Maloney Home Page  |  Errata and New Insights

Unfortunately, typos are nearly unavoidable in publishing. On the brighter side, muddy issues at the time of publication can sometimes be clarified through subsequent research. Listed below are errata for my publications and the resolution of some topics or effects that were confusing or undetectable at the time. A full list of my publications can be found here.

Analysis and design of electrothermal actuators fabricated from single crystal silicon (2000)

  • On p. 2, "shape conduction factor" should read "conduction shape factor", and "600 × 600 μm" should be "600 × 600 μm²";.
  • In Eq. (14), the second equals sign should be replaced with "≈"; we are assuming that the thermal expansion coefficient α(T) has only a small dependence on temperature and can therefore be replaced with a constant and moved outside the integral.
  • Fig. 11 and related discussion: We later found that the offset between measured and expected resistivity was caused not by a contact-related voltage drop but by slight photoresist erosion and lateral etching during DRIE that caused the beam width to be less than expected.
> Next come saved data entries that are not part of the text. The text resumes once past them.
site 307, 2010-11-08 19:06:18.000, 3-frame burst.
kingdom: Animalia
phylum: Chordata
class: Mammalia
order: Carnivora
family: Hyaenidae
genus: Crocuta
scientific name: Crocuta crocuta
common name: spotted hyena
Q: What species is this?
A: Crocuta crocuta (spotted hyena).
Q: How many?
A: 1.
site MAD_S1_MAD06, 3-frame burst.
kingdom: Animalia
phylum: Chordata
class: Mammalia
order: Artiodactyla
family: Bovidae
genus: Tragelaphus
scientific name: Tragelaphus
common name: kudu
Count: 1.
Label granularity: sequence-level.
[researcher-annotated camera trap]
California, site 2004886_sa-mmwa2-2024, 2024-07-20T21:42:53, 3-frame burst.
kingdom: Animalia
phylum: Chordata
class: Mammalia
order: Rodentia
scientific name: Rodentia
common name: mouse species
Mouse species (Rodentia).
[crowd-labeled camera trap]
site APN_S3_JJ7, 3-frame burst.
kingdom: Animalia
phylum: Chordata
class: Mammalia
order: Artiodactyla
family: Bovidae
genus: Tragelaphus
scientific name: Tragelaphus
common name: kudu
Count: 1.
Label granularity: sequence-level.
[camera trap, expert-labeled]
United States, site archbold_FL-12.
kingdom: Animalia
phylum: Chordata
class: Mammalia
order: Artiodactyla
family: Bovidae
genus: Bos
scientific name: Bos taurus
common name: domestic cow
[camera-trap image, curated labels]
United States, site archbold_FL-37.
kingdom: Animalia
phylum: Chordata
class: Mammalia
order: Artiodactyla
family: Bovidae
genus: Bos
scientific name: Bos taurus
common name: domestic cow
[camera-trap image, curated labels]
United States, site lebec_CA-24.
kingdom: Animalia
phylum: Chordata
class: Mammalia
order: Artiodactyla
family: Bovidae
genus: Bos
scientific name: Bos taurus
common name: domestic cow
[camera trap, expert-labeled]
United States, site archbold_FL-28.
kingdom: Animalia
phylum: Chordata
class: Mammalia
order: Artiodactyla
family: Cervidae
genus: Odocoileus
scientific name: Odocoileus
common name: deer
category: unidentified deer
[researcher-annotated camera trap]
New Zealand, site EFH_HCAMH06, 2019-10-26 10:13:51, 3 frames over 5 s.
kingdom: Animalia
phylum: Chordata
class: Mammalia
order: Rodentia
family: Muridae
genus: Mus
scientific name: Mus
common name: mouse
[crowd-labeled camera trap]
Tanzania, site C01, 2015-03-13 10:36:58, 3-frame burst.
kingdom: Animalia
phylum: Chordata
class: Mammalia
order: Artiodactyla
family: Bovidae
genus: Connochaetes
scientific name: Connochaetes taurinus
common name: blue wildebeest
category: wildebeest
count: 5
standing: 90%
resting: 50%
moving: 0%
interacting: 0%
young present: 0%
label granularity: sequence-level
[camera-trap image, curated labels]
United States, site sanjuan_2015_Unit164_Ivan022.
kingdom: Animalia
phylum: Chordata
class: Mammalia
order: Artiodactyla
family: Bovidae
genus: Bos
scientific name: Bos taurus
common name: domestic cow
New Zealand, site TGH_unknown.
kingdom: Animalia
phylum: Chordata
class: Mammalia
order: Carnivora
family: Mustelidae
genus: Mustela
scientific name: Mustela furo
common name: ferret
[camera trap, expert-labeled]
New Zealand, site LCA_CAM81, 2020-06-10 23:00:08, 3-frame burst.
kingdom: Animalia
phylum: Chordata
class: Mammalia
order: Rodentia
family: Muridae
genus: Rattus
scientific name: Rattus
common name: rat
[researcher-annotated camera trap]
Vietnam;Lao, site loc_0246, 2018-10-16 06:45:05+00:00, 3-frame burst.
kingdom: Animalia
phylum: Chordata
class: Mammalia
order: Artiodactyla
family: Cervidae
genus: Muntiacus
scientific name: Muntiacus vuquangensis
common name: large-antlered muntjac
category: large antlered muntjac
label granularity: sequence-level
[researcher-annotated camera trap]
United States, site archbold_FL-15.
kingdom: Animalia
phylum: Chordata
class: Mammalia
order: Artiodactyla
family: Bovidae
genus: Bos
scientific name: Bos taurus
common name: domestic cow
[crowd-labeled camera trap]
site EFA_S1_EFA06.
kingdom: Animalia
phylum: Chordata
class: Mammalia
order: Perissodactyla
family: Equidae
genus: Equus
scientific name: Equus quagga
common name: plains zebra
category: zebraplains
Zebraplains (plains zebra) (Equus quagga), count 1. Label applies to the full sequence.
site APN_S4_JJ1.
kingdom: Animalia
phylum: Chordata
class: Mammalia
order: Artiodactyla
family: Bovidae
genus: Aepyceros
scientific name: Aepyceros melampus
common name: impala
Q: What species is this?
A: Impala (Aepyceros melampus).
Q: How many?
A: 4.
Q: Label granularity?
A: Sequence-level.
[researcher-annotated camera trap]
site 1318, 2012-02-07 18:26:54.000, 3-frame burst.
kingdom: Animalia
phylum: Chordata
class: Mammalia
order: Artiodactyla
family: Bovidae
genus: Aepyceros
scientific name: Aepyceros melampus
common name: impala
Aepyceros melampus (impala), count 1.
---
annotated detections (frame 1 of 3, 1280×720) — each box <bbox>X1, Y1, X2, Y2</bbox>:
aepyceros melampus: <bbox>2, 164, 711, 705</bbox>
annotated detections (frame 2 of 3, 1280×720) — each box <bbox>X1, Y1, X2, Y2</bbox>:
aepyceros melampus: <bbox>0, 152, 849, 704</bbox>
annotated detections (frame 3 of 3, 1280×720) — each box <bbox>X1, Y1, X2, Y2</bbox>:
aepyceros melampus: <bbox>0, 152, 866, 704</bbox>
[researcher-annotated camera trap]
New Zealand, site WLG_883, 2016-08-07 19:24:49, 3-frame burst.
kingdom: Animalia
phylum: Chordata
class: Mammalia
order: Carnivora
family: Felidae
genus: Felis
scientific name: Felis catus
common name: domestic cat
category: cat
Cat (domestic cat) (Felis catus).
This lateral etching is addressed in Large-force electrothermal linear micromotors.

Large-force electrothermal linear micromotors (2004)

  • In Conclusions: "High-aspect-ratio" should be capitalized (no text is missing).

Electrothermal Controlled-Exposure Technology (2006)

  • On p. 68, in the caption of Figure A-4, "Opening area" should be changed to "Activation time".

Influence of finite thickness and stiffness on cellular adhesion-induced deformation of compliant substrata (2008)

  • In Eq. (1), Poisson's ratio in the center element should not be squared.

Mesenchymal stem cell mechanics from the attached to the suspended state (2010)

  • On p. 2483, AIC = 1030 should be AIC = –1030. A lower AIC value indicates a better-fitting model.

Chemomechanics of Attached and Suspended Cells (2012)

  • On p. 95, the footnote text reading "thought that correlation is not investigated here" should read "although that correlation is not investigated here".
  • In Eq. (C.4a) on p. 164, the "4" should not be present; w represents the radius of the beam. Additionally, not stated explicitly was the refractive index value nglass = 1.474 for the borosilicate glass capillaries.
  • On p. 157 in Appendix C, "5% serum/supplements" should be "10% serum/supplements".
  • On p. 164 in Appendix C, "<5 µs laser pulses" should be "5 ms laser pulses".
  • On p. 167 in Appendix C, 10 µm s should be 10 µm s-1.
At least one conclusion can be amended based on subsequent data collection and analysis:
  • Cell stiffness, concluded on p. 66 to be laser-power-independent (and therefore temperature-independent) within error, was later determined, using additional and more precise frequency-domain measurements, to decrease with increasing laser power and temperature in Mechanical fluidity of fully suspended biological cells (2013), in which the relationship is shown in Fig. S9 in the supplemental material.

Mechanical fluidity of fully suspended biological cells (2013)

  • Regarding the definition of "fluidity" on p. 1767 and the citation of Refs. 28-30, Balland et al., "The dissipative contribution of myosin II in the cytoskeleton dynamics of myoblasts" in Eur Biophys J in 2005 is an even earlier report that associates the power-law exponent with the term "fluidity."
  • At the bottom of p. 1768, 2π/ψ should be 2φ/π.
  • On p. 1771, Rocha-Cusachs should be Roca-Cusachs.

Chemoenvironmental modulators of fluidity in the suspended biological cell (2014)

  • In Table SI in the supplemental material, the standard deviation for ATP should be 0.10 rather than 0.02.
  • The following sentence was poorly worded and could lead to confusion: "Fluidity is an especially convenient parameter to measure by this tool because unlike stiffness, it does not depend on cell refractive index, which can vary among cells [27]." It is the derived or estimated stiffness, not the true stiffness, of the cell that is coupled by the refractive index to the measured deformation. A better statement would be: "Fluidity is an especially convenient parameter to measure because its estimation from the measured deformation is not coupled to the refractive index, which can vary among cells; the same cannot be said of the estimation of whole-cell stiffness [27]."